Understanding genetic diversity in ecfT genes and its functional implications represents an important frontier in ECF transporter research:

• Comparative genomics approaches:

  • Sequence ecfT genes from diverse L. mesenteroides strains isolated from different environments

  • Perform phylogenetic analyses to identify evolutionary relationships and selection pressures

  • Correlate genetic variants with ecological niches and metabolic capabilities

• Structure-function analysis of variants:

  • Identify key polymorphic regions within EcfT sequences

  • Map these variations onto structural models to predict functional impacts

  • Focus on regions interfacing with ATPase subunits and S-components as these likely influence transport efficiency

• Functional complementation studies:

  • Express ecfT variants in a common genetic background

  • Measure transport activities for different vitamin substrates

  • Determine strain-specific differences in substrate preference or transport kinetics

• Domain swapping experiments:

  • Create chimeric EcfT proteins with domains from different strains

  • Identify domains responsible for specific functional properties

  • Engineer EcfT variants with optimized or novel functions

• Adaptation and evolution studies:

  • Subject L. mesenteroides strains to vitamin-limited conditions

  • Monitor adaptive mutations in ecfT genes

  • Characterize how these adaptations influence transport efficiency and specificity

This research avenue would not only advance our fundamental understanding of ECF transporter diversity but could also identify naturally occurring EcfT variants with enhanced properties for biotechnological applications, such as improved vitamin production or probiotic functionality.

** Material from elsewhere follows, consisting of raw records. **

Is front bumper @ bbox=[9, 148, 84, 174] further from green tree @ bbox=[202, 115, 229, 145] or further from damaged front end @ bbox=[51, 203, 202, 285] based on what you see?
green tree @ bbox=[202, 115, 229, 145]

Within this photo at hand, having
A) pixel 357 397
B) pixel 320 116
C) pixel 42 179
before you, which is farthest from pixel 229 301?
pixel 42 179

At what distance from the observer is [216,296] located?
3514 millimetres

What are the potential biotechnological applications of recombinant Leuconostoc mesenteroides strains with modified EcfT expression?

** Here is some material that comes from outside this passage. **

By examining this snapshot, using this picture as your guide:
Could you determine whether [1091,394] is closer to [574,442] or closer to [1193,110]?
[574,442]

Recombinant L. mesenteroides strains with engineered EcfT expression offer several promising biotechnological applications:

• Enhanced probiotic functionality:

  • Engineer strains with optimized vitamin uptake capabilities

  • Develop strains that produce increased levels of bifidogenic compounds through enhanced precursor acquisition

  • Create designer probiotics with targeted vitamin delivery capabilities for specific health applications

• Vitamin bioproduction platforms:

  • Optimize vitamin uptake and metabolism pathways to enhance vitamin K2 (menaquinone) production

  • Develop strains with modified ECF transporters for efficient precursor uptake

  • Create co-culture systems where engineered L. mesenteroides provides vitamins to partner organisms

• Biocontrol applications:

  • Exploit the natural antimicrobial properties of Leuconostoc species

  • Engineer strains with enhanced nutrient acquisition to outcompete pathogens

  • Develop strains that can thrive in specific environmental niches for targeted biocontrol

• Biosensor development:

  • Create reporter systems linked to EcfT activity for vitamin detection

  • Develop whole-cell biosensors for monitoring vitamin availability in complex environments

  • Engineer diagnostic strains that respond to specific metabolites via modified ECF transport systems

• Microbiome modulation tools:

  • Design L. mesenteroides strains that can selectively promote beneficial members of the microbiome through vitamin provision

  • Develop strains that can establish stable populations in specific niches due to optimized nutrient acquisition

  • Create strains that can deliver therapeutic compounds to targeted microbiome locations

For these applications to reach their full potential, researchers must address challenges including:

• Maintaining genetic stability of engineered constructs during scale-up

• Optimizing expression levels to balance function with cellular fitness

• Ensuring biosafety through careful evaluation of antimicrobial resistance profiles

• Developing appropriate containment strategies for genetically modified strains

These biotechnological applications represent the translational frontier of basic research into ECF transporters and their components in Leuconostoc mesenteroides.